Twelve of Arizona’s Rocky Mountain bighorn sheep were recently relocated as the state continues efforts to increase its population of the species. 

Just last week, wildlife officials used a drop net to capture the sheep on the Morenci Mine property, owned by Freeport McMoRan, Inc. (FMI), in southeastern Arizona. The sheep were then safely transported to the South Fork area of the Little Colorado River in eastern Arizona. 

This translocation is part of the department’s Morenci Mine Rocky Mountain Bighorn Sheep Management Plan. The plan, which will be executed over the next several years, aims to bolster existing sheep numbers that are well below objective population levels, and to establish a new sheep population in a historic sheep habitat. 

North American bighorn sheep once thrived in large numbers across the western United States. Over the past century, however, their populations dropped substantially. Wildlife officials estimate the current population in Arizona to be just around 6,000.

Translocation efforts to supplement or reintroduce bighorns into a historic habitat play a major role in bolstering bighorn sheep numbers. However, the success of translocated bighorn sheep is not guaranteed, with many efforts proven to be less than successful. 

Last November, the Arizona Game and Fish Department initiated the first phase of a three-year plan to transplant the sheep from the Yuma region into the Catalinas. Just four months after relocating 31 bighorns by helicopter, however, 15 of the sheep were killed by mountain lions. State wildlife officials, in turn, killed two mountain lions, sparking a bevy of protests.

Yet experts maintain that this is just part of the overall risk. Newly established populations will inevitably face a number of obstacles, including disease and predation, as well as limited habitat availability. Experts believe that by learning from past mistakes and engaging in additional research, the rate of translocation mortality can be marginal. This explains why so many states, including Colorado, Montana and South Dakota, have implemented translocation programs of their own. 

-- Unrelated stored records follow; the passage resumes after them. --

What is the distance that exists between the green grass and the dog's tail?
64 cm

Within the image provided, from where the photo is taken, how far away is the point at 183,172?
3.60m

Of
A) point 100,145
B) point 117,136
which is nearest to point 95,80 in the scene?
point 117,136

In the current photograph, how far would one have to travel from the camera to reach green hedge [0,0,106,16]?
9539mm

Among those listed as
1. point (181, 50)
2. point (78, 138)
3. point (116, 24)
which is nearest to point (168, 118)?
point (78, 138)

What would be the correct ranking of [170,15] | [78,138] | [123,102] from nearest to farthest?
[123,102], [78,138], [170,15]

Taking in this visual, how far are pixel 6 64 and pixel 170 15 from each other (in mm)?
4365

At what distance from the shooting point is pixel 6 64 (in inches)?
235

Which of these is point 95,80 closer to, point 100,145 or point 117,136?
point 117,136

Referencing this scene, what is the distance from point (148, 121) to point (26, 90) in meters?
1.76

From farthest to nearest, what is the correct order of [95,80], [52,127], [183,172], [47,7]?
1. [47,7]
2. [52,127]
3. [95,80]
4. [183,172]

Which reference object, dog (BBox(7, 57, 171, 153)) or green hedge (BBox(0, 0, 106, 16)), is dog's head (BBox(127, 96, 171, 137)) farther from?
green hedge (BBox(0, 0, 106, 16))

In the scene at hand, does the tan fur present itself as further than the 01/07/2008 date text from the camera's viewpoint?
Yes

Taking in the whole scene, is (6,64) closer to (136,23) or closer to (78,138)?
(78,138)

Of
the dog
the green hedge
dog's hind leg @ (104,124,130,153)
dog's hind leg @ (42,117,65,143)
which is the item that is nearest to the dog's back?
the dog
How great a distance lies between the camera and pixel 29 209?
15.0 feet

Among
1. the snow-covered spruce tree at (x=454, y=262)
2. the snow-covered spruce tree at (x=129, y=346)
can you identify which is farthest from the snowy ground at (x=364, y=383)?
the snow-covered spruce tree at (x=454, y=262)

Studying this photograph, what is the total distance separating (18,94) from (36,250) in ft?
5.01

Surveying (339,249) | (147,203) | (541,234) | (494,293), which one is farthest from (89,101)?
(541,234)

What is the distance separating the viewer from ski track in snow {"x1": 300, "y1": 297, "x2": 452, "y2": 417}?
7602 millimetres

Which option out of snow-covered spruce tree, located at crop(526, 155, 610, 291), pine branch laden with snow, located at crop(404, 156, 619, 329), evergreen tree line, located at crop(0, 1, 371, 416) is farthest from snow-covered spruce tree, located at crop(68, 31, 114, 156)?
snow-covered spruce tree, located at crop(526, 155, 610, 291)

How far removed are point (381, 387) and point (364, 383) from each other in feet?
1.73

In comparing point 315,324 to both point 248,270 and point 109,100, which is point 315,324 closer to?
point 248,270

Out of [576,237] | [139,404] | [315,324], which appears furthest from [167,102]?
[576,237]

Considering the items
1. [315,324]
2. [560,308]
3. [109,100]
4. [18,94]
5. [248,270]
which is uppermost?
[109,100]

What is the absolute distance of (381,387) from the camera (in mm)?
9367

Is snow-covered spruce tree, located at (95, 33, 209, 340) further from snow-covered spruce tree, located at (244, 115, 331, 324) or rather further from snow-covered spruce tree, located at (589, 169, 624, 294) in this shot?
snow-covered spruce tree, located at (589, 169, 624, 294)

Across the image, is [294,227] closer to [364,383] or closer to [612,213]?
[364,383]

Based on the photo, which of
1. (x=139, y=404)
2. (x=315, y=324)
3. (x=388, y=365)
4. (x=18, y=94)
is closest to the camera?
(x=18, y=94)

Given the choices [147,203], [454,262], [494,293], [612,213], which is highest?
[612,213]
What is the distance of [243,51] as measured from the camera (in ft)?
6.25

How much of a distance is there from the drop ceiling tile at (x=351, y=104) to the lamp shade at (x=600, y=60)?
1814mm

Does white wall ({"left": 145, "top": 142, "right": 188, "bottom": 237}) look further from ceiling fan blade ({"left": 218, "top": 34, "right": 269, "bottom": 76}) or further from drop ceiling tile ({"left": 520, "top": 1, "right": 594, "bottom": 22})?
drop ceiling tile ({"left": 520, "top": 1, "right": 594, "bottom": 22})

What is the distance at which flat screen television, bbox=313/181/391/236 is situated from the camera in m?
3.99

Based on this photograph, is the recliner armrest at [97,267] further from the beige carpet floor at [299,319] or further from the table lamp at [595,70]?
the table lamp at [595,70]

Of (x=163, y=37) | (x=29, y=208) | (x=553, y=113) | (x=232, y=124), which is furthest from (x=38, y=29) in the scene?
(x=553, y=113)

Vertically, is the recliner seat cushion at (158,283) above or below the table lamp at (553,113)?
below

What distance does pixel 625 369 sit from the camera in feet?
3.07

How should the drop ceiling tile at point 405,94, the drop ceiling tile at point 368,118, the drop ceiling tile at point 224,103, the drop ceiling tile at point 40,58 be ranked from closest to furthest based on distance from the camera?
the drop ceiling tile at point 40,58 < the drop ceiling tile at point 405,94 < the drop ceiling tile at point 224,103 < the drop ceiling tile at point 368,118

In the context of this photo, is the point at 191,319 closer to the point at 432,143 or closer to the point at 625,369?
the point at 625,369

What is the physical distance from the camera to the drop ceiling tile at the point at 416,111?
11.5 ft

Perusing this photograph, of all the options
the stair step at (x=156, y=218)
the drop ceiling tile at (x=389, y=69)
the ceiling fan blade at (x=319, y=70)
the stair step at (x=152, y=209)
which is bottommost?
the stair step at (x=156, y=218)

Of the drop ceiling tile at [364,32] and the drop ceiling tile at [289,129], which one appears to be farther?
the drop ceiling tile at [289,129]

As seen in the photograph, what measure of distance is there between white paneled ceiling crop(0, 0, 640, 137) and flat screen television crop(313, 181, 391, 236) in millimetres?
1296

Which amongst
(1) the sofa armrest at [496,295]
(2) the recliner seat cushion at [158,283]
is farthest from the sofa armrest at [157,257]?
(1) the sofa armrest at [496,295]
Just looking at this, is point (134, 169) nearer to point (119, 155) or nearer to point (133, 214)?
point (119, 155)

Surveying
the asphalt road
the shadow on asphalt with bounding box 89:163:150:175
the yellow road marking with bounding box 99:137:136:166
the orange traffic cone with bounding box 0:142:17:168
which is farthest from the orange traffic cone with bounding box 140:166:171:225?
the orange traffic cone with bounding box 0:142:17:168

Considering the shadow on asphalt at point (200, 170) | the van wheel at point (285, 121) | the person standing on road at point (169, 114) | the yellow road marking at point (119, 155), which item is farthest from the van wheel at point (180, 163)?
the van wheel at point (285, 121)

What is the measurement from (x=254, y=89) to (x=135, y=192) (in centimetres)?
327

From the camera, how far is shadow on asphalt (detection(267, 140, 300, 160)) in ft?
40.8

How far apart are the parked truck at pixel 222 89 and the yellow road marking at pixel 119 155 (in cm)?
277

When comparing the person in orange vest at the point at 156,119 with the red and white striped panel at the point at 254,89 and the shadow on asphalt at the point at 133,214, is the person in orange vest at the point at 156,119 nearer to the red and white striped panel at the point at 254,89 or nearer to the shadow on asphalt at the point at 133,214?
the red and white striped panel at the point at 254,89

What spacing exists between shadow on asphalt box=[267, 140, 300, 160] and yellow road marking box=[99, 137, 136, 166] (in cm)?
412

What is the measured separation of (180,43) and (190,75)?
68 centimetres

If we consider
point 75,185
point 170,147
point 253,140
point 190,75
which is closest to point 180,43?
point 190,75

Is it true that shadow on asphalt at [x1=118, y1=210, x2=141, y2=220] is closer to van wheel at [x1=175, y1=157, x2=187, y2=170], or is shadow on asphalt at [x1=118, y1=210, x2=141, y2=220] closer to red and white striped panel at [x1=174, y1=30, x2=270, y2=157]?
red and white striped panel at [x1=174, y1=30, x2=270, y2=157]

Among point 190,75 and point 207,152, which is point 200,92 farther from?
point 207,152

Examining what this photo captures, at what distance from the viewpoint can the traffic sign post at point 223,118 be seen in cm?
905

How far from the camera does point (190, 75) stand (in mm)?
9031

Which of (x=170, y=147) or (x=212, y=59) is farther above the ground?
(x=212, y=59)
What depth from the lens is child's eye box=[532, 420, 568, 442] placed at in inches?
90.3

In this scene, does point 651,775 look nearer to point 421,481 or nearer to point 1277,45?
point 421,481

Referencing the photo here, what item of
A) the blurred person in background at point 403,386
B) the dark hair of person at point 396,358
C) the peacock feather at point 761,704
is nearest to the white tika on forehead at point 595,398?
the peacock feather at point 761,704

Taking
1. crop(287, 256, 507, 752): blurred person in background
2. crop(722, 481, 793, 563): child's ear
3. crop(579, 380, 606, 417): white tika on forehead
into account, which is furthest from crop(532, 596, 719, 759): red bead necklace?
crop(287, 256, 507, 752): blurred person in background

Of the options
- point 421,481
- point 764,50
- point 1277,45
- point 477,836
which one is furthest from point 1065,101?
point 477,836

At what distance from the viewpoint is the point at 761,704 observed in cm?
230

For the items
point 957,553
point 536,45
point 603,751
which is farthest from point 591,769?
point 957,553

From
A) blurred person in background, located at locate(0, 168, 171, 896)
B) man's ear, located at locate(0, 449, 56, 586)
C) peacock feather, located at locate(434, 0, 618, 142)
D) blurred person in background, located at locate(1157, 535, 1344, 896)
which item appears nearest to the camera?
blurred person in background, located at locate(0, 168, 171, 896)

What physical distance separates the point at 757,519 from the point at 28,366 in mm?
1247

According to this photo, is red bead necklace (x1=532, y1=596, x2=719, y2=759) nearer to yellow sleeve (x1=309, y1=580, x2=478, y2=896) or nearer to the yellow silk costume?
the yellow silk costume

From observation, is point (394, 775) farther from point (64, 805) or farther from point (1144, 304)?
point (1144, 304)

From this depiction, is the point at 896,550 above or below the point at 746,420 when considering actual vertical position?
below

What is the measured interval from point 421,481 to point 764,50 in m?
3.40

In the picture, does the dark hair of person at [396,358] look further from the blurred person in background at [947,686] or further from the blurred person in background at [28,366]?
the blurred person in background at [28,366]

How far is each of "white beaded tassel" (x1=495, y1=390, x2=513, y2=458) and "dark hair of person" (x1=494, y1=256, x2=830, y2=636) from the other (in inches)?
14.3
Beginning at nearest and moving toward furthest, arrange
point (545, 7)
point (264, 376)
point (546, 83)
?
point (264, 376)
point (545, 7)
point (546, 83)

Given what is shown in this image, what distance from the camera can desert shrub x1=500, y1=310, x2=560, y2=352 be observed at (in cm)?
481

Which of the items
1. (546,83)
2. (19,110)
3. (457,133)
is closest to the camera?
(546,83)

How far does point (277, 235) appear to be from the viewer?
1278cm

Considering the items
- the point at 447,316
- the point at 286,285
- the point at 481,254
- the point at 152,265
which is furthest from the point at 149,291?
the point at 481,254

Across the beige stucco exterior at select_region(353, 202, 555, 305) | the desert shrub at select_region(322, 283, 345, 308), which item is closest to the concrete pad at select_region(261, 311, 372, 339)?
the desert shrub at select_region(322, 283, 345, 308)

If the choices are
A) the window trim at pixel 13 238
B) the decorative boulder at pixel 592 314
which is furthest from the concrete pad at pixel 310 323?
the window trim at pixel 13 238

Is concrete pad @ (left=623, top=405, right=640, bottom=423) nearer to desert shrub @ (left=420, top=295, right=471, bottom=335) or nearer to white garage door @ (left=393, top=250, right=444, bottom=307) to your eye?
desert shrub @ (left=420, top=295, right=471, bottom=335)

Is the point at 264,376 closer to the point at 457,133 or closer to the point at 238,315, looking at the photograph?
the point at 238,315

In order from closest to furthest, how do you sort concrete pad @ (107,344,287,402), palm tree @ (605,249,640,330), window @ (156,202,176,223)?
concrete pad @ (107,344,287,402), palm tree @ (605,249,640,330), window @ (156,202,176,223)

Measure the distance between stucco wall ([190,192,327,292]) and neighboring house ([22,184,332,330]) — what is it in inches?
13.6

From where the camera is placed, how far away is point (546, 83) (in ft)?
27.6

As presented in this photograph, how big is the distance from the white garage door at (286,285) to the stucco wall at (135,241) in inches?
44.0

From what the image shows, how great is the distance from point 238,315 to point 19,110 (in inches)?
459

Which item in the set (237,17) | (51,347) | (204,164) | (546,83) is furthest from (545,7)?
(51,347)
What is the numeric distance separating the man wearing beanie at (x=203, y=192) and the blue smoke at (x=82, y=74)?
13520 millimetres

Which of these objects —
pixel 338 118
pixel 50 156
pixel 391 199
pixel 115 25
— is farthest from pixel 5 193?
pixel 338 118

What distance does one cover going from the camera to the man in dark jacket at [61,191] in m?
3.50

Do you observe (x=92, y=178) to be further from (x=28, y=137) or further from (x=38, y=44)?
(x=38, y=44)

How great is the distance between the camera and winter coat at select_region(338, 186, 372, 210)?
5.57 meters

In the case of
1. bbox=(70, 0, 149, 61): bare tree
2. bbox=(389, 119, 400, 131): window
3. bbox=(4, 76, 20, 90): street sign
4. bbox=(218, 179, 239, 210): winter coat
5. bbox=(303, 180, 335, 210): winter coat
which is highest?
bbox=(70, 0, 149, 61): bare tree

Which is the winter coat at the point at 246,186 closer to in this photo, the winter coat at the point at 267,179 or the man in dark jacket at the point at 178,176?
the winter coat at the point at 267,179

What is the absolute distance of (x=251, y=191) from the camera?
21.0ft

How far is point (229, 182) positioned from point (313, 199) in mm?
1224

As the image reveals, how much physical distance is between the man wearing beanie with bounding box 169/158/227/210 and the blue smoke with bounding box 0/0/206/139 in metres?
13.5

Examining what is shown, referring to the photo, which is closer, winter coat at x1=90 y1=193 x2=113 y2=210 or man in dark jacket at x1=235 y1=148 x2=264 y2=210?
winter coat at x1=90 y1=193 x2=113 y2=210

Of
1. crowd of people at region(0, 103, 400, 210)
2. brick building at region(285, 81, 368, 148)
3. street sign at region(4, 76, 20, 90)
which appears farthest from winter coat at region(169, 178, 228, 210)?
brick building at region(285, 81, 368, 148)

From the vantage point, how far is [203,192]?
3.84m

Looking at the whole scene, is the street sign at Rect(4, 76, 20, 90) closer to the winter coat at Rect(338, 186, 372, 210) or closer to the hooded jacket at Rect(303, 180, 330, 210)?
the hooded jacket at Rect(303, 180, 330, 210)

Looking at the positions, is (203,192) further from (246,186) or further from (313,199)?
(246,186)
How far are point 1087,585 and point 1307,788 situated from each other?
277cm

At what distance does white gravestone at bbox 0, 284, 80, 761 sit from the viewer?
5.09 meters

Since 2002, bighorn sheep from the Morenci Mine region have served as the source stock for translocations. From 2005 to 2007, several operations relocated the sheep from the mine to the West Clear Creek in Game Management Unit 6A. These efforts proved successful, allowing bighorn numbers to grow enough that the department offered four hunting permits for rams in 2014. 

Removing sheep from the mine has not compromised the numbers there. In fact, the population necessitates active management to prevent the sheep from succumbing to vehicle-related mortality. Nearly 200 sheep have been killed on the nearby State Highway 191 in that past 12 years, according to the White Mountain Independent.

“It is a high priority for the department, FMI and the Arizona Department of Transportation to reduce vehicle-sheep collisions. Translocating bighorns from the mine area is one of the strategies the department uses to create safer roads for wildlife and motorists,” says Tilton. 

Arizona has additional plans for future translocations to supplement existing bighorn sheep populations in the Foote Creeke and Black River herds in eastern Arizona.